Reproduce everything in the data below, from the line containing "Thinking about what" down to the end of the data.

━━ Material ━━

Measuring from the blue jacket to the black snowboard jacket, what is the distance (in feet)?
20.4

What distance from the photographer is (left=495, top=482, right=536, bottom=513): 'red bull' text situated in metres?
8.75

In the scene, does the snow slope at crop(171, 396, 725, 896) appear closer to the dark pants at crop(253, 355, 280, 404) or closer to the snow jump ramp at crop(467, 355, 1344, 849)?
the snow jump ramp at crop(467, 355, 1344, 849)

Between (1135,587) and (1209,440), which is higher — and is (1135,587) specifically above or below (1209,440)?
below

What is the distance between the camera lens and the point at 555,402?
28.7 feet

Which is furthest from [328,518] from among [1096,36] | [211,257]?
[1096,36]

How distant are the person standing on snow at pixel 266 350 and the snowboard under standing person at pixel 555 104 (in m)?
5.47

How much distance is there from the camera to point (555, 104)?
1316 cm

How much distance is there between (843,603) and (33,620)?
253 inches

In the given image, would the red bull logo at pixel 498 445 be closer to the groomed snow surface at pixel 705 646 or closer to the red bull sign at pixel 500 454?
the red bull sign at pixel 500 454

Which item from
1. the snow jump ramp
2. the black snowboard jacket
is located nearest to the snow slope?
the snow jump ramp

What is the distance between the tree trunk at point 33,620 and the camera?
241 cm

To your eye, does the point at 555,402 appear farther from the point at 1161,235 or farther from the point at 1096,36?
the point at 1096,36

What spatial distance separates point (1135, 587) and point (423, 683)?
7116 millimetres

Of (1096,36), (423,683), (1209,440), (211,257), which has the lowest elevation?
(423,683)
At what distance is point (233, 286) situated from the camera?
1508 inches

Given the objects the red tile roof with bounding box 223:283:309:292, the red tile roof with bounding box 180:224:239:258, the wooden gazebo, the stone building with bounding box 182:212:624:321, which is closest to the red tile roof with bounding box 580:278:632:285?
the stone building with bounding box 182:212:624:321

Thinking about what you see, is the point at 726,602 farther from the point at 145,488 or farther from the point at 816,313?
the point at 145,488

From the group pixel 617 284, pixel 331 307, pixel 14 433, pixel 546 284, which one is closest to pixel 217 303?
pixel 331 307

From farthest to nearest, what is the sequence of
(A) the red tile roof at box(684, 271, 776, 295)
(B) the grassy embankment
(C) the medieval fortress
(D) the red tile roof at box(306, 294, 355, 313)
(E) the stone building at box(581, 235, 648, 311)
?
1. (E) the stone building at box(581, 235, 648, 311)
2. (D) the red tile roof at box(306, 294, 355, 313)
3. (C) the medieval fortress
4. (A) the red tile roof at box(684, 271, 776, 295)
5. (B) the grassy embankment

━━━

## Result of the exercise
Thinking about what you see, is the point at 726,602 farther from the point at 145,488 or farther from the point at 816,313?
the point at 145,488

From the group pixel 617 284, pixel 331 307, pixel 14 433, pixel 546 284, which one is closest to pixel 217 303?
pixel 331 307

From farthest to nearest, what is the sequence of
(A) the red tile roof at box(684, 271, 776, 295)
(B) the grassy embankment
(C) the medieval fortress
(D) the red tile roof at box(306, 294, 355, 313)
(E) the stone building at box(581, 235, 648, 311)
?
1. (E) the stone building at box(581, 235, 648, 311)
2. (D) the red tile roof at box(306, 294, 355, 313)
3. (C) the medieval fortress
4. (A) the red tile roof at box(684, 271, 776, 295)
5. (B) the grassy embankment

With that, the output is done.